Alès – 18.07.2026 : Une boîte aux lettres, deux cartouches et des inscriptions sur un mur : à Alès, dans le département du Gard, des menaces de mort visant le maire Christophe Rivenq mobilisent les enquêteurs. Les faits ont été découverts jeudi 16.07.2026 au domicile de l’élu local. Son épouse aurait découvert l’enveloppe dans la soirée. Selon plusieurs sources concordantes, elle contenait deux cartouches de calibre neuf millimètres.
Des inscriptions injurieuses et menaçantes ont également été retrouvées sur le mur de la maison. Elles portaient une signature faisant référence à la prétendue DZ Mafia et à une “Nouvelle Génération”. Il ne s’agit à ce stade que d’une revendication des auteurs inconnus. Selon les informations de la justice, aucun élément établi ne permet pour l’instant de confirmer que des membres de ce groupe criminel sont à l’origine des menaces.
Le parquet d’Alès a ouvert une enquête pour menaces de mort et intimidation envers un élu. Le commissariat d’Alès et le service spécialisé dans la criminalité organisée du Gard ont été chargés des premières investigations. Selon des informations de presse, la justice interrégionale spécialisée de Marseille participe également au traitement de l’affaire.
Pour Rivenq, l’attaque constitue davantage qu’une menace personnelle. En tant que maire, il incarne la réponse municipale au trafic de drogue, qui pèse depuis longtemps sur certains quartiers de la ville. Alès se situe à environ 40 kilomètres au nord-ouest de Nîmes. La municipalité, la police et le parquet avaient récemment renforcé leur coopération contre les points de vente à ciel ouvert et les structures qui y sont liées.
Le ministre de l’Intérieur Laurent Nunez a pris contact avec le maire après la révélation des menaces. Selon des médias français, la présence policière à Alès a été renforcée à court terme ; une unité de CRS devait apporter son soutien durant le week-end. Rivenq aurait déclaré vouloir poursuivre son travail. Dans le même temps, les enquêteurs se concentrent sur la protection de ses proches et sur la sécurisation d’éventuelles traces.
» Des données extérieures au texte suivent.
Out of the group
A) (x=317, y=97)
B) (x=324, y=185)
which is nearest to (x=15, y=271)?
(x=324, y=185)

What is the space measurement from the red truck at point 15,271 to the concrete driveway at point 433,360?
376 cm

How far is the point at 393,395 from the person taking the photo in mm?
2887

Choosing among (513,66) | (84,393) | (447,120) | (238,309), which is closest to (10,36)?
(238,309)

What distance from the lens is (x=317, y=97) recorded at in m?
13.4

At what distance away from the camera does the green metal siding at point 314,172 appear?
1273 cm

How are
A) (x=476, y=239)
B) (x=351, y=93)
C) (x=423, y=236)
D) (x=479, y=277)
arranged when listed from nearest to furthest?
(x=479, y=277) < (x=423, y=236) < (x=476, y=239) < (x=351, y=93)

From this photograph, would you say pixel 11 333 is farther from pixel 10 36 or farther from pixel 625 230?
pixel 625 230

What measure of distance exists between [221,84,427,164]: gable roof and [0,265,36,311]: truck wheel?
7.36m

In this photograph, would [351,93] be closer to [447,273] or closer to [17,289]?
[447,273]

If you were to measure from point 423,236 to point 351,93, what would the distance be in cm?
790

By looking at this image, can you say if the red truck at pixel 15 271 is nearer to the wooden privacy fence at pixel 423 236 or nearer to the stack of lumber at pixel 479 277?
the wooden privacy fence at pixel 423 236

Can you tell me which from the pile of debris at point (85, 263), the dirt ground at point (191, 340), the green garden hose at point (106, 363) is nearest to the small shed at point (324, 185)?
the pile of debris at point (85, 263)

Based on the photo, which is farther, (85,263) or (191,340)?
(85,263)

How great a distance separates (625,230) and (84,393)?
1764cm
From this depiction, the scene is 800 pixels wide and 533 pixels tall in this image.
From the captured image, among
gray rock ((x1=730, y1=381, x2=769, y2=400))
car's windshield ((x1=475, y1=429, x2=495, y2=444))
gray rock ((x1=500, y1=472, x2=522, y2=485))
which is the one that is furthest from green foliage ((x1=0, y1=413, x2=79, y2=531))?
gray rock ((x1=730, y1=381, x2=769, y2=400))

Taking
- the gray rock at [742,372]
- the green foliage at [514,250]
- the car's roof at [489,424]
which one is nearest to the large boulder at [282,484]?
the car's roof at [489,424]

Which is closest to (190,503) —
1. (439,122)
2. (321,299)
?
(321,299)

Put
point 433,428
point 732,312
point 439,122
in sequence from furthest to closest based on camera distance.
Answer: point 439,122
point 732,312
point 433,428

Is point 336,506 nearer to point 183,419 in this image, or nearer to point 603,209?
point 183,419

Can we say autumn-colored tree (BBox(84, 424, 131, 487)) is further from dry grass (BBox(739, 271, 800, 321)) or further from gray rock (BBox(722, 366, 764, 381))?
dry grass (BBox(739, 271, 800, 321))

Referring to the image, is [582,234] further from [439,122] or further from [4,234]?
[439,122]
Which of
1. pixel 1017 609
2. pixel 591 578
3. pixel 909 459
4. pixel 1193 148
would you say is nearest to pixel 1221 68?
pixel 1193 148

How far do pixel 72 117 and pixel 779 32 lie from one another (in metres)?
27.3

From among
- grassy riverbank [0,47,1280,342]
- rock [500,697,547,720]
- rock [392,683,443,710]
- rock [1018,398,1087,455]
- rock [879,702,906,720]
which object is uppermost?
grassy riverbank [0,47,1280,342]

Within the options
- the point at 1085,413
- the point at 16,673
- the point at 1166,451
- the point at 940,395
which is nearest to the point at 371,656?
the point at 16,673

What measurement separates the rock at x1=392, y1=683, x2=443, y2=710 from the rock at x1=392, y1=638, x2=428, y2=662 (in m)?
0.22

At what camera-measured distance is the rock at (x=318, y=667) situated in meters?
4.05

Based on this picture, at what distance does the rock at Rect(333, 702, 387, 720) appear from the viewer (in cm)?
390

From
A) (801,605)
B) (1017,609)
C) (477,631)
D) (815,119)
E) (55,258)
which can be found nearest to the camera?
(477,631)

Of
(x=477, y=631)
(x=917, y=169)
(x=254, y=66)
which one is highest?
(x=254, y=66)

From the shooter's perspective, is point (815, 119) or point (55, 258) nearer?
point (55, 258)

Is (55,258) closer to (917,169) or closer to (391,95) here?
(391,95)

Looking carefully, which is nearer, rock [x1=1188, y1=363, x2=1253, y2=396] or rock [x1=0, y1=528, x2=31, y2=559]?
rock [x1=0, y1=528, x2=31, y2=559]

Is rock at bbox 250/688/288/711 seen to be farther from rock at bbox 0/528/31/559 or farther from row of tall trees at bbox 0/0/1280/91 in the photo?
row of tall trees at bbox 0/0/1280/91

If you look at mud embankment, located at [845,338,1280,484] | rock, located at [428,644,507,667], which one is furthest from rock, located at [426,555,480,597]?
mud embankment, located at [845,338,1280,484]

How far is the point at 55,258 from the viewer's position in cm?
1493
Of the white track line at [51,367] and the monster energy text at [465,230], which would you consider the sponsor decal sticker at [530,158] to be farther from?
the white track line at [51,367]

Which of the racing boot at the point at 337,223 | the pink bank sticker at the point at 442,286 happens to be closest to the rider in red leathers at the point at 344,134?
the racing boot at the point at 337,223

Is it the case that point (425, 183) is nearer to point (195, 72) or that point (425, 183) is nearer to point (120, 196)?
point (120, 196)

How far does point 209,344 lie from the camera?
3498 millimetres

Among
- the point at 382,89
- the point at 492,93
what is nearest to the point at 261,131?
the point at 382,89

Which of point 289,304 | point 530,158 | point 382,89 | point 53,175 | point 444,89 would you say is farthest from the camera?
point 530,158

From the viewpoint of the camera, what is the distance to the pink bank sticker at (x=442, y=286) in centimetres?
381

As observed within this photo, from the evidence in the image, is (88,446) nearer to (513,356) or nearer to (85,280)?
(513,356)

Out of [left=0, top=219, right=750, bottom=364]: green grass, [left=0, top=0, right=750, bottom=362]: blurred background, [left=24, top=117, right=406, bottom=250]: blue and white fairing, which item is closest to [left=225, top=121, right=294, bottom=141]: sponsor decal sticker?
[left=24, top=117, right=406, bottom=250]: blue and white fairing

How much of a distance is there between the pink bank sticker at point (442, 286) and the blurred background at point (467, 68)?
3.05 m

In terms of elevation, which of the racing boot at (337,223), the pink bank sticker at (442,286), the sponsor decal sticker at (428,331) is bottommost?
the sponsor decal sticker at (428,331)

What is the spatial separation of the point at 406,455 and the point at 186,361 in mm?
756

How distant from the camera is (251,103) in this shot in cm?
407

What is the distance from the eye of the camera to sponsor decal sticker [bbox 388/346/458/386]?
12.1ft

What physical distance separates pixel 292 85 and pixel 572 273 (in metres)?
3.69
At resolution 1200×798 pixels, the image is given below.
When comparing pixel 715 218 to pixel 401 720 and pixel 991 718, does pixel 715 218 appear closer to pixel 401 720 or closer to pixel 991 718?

L’affaire montre à quel point la pression exercée par le trafic organisé de drogue peut frapper directement les élus locaux. Les menaces contre les représentants élus ne visent pas seulement une personne, mais aussi la capacité d’action d’une commune. C’est précisément pourquoi il importe désormais d’établir de manière rigoureuse, sur le plan médico-légal, l’origine de la lettre, des cartouches et des inscriptions, sans considérer prématurément comme établie l’attribution à un groupe.
Samedi, aucune information n’a été rendue publique concernant d’éventuels témoins, des traces exploitables sur l’enveloppe ou les munitions, ou d’autres éléments permettant d’identifier les auteurs. Une chose est certaine : la menace fait l’objet d’une enquête en cours. Jusqu’à son aboutissement, tous les éventuels suspects bénéficient de la présomption d’innocence.